■ **MATERIAL FOR THIS EXERCISE**
________________________________________

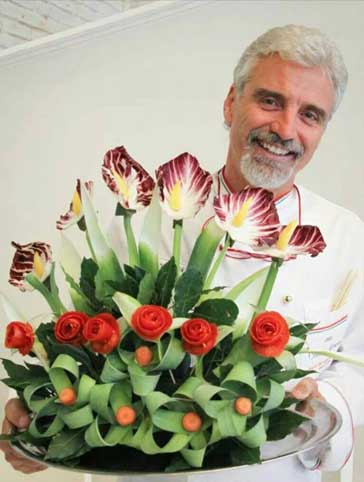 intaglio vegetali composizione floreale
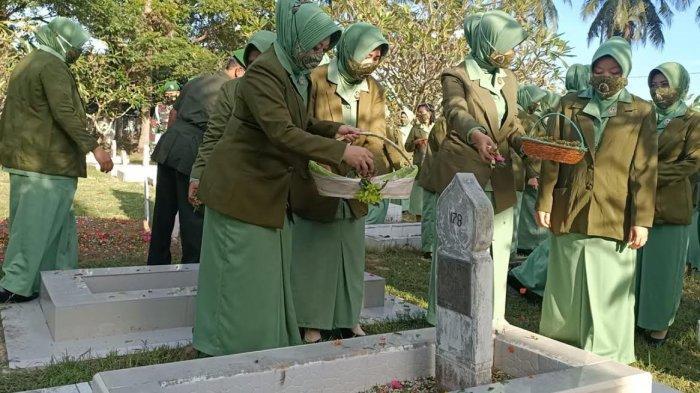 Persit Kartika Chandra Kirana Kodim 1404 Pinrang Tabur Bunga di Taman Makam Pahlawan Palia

________________________________________

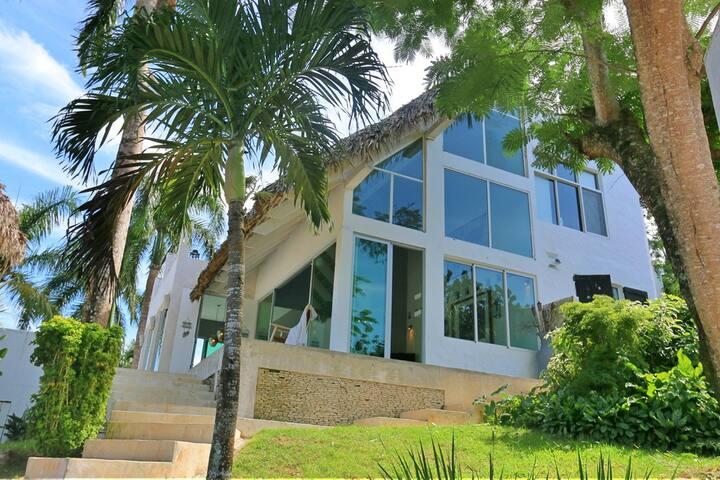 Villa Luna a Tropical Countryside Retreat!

________________________________________

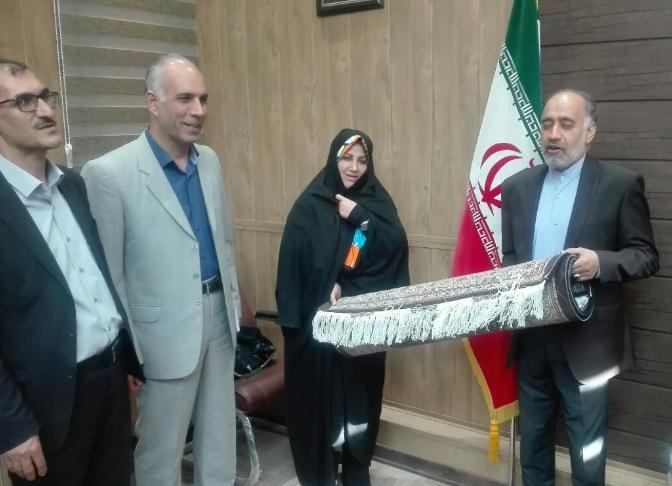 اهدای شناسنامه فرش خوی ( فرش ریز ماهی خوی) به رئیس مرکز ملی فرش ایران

________________________________________

■ **ABOUT THIS TASK**
In the listing above, find the line with "intaglio vegetali composizione floreale" and the line with "Persit Kartika Chandra". Transcribe those two and everything between, exactly, leaving out pictures.

■ **ANSWER TO THIS EXERCISE**
 intaglio vegetali composizione floreale
 Persit Kartika Chandra Kirana Kodim 1404 Pinrang Tabur Bunga di Taman Makam Pahlawan Palia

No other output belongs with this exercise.